_DIRECTIONS FOR THIS TASK_
Could you repeat, word for word, every line from the one containing "Among the given" through the final line of the records below, and nothing else?

Source data:

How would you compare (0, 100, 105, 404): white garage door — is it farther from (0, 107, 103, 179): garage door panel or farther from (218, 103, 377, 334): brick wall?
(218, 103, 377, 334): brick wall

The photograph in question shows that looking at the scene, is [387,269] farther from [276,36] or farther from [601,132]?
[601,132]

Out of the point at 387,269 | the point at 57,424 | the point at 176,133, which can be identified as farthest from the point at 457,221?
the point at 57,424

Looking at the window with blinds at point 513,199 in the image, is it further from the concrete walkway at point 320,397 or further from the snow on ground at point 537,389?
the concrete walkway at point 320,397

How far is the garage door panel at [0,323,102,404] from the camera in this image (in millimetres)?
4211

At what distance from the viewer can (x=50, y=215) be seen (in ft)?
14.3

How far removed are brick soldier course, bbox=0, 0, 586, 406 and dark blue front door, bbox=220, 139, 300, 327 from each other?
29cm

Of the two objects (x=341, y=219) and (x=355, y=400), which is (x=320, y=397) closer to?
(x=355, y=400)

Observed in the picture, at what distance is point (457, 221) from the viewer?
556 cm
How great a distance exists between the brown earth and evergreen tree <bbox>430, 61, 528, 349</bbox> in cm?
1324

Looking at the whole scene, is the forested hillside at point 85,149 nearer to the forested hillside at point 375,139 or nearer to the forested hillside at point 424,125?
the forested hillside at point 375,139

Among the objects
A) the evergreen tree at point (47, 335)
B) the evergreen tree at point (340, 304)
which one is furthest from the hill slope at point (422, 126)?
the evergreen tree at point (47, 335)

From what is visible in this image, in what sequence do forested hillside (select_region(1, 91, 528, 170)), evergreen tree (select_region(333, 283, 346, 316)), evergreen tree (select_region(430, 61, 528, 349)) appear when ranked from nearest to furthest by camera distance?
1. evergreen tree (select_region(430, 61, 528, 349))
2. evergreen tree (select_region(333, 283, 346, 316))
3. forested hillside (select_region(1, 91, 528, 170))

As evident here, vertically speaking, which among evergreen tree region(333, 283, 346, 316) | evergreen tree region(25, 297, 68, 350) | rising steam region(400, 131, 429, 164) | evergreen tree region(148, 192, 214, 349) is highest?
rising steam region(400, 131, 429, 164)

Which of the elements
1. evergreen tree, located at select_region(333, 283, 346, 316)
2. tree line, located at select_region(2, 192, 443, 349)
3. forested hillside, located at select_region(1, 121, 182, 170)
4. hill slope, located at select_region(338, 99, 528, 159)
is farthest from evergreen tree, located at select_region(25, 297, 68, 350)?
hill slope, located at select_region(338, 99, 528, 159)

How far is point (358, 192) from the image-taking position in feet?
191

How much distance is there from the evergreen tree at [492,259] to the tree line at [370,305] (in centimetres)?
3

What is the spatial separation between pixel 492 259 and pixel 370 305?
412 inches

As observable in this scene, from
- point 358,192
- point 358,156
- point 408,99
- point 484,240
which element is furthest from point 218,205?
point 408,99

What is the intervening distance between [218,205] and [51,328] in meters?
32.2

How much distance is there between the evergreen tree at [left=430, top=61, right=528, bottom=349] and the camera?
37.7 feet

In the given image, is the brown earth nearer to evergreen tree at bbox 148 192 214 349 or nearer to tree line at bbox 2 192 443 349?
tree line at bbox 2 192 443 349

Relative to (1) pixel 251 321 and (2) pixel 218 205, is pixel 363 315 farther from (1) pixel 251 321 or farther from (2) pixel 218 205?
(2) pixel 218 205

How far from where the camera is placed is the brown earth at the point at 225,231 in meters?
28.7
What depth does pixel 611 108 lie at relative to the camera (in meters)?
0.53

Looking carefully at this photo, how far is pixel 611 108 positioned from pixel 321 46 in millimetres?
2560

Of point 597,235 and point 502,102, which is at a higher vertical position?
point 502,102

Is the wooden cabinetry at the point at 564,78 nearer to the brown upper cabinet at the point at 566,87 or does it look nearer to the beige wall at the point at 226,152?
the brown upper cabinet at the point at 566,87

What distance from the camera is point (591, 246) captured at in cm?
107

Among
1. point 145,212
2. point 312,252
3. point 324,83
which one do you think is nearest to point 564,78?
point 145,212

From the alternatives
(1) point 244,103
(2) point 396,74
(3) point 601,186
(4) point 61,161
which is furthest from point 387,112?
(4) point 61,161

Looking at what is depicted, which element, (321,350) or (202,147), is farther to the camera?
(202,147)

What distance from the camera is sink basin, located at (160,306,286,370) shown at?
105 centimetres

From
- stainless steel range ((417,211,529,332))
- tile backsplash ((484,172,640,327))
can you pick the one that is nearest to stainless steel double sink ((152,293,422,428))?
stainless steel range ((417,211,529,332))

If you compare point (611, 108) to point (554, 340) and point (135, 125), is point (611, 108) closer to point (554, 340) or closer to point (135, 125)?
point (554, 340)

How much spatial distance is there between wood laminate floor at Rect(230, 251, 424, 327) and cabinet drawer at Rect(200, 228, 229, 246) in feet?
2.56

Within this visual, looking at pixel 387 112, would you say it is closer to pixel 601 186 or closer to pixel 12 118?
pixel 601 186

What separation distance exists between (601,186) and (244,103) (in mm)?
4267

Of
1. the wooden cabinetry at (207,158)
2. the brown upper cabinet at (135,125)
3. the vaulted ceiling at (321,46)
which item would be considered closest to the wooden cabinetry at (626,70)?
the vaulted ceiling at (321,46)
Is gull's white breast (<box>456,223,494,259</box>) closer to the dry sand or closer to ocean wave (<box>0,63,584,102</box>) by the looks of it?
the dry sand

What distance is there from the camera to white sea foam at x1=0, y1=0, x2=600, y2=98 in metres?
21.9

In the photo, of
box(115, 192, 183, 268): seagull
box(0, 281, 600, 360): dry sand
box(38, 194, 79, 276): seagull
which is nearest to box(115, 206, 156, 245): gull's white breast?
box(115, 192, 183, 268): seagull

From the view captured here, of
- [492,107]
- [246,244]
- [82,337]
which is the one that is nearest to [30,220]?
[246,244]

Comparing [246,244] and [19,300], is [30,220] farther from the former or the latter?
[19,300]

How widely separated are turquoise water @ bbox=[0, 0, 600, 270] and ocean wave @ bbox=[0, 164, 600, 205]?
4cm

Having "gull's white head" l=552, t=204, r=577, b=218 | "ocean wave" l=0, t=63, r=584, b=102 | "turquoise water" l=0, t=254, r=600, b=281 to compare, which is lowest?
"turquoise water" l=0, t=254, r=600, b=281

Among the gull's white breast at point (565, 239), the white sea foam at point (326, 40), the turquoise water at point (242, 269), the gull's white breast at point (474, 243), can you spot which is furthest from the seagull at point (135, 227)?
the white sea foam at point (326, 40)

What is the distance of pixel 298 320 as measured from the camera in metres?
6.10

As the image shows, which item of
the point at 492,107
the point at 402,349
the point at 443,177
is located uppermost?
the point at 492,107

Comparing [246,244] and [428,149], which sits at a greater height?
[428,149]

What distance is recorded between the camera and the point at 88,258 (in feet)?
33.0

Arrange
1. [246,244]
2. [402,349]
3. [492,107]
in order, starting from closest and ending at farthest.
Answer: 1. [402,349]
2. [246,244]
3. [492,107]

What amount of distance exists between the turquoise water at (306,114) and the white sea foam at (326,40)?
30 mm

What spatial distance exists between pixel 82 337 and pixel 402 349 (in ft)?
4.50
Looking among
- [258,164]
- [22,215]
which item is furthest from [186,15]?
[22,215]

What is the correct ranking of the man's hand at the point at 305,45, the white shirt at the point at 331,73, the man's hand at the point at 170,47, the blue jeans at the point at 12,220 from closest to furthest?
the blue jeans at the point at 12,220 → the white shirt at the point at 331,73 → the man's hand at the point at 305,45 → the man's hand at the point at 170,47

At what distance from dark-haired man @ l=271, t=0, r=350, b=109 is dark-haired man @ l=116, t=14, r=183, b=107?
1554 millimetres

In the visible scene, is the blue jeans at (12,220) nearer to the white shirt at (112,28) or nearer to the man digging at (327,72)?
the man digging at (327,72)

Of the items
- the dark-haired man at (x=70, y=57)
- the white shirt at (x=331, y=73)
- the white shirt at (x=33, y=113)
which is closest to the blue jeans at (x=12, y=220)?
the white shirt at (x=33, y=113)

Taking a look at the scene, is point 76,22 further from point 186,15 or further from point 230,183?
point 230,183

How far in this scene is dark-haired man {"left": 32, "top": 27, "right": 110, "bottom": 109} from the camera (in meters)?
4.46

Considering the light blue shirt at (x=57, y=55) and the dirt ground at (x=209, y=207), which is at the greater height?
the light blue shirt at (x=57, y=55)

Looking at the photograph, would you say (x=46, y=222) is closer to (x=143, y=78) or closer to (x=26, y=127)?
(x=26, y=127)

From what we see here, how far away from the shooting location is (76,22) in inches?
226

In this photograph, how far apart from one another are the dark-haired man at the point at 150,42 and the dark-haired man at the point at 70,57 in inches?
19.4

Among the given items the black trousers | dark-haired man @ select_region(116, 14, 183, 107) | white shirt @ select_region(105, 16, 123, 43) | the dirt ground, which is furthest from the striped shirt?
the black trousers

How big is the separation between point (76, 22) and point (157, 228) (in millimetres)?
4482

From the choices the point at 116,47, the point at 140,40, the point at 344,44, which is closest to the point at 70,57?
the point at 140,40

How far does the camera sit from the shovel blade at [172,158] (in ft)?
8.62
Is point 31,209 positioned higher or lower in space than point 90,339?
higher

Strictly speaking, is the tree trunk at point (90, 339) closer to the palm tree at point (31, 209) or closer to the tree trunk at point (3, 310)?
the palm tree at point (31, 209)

_WRITTEN SOLUTION_
Among the given items the black trousers | dark-haired man @ select_region(116, 14, 183, 107) | white shirt @ select_region(105, 16, 123, 43) | the dirt ground, which is furthest from the striped shirt?
the black trousers

How big is the separation between point (76, 22) and point (157, 228) (in millimetres)?
4482

From the choices the point at 116,47, the point at 140,40, the point at 344,44, which is closest to the point at 70,57?
the point at 140,40

How far does the camera sit from the shovel blade at [172,158] (in ft)?
8.62
Is point 31,209 positioned higher or lower in space than point 90,339?
higher

Strictly speaking, is the tree trunk at point (90, 339) closer to the palm tree at point (31, 209) or closer to the tree trunk at point (3, 310)?
the palm tree at point (31, 209)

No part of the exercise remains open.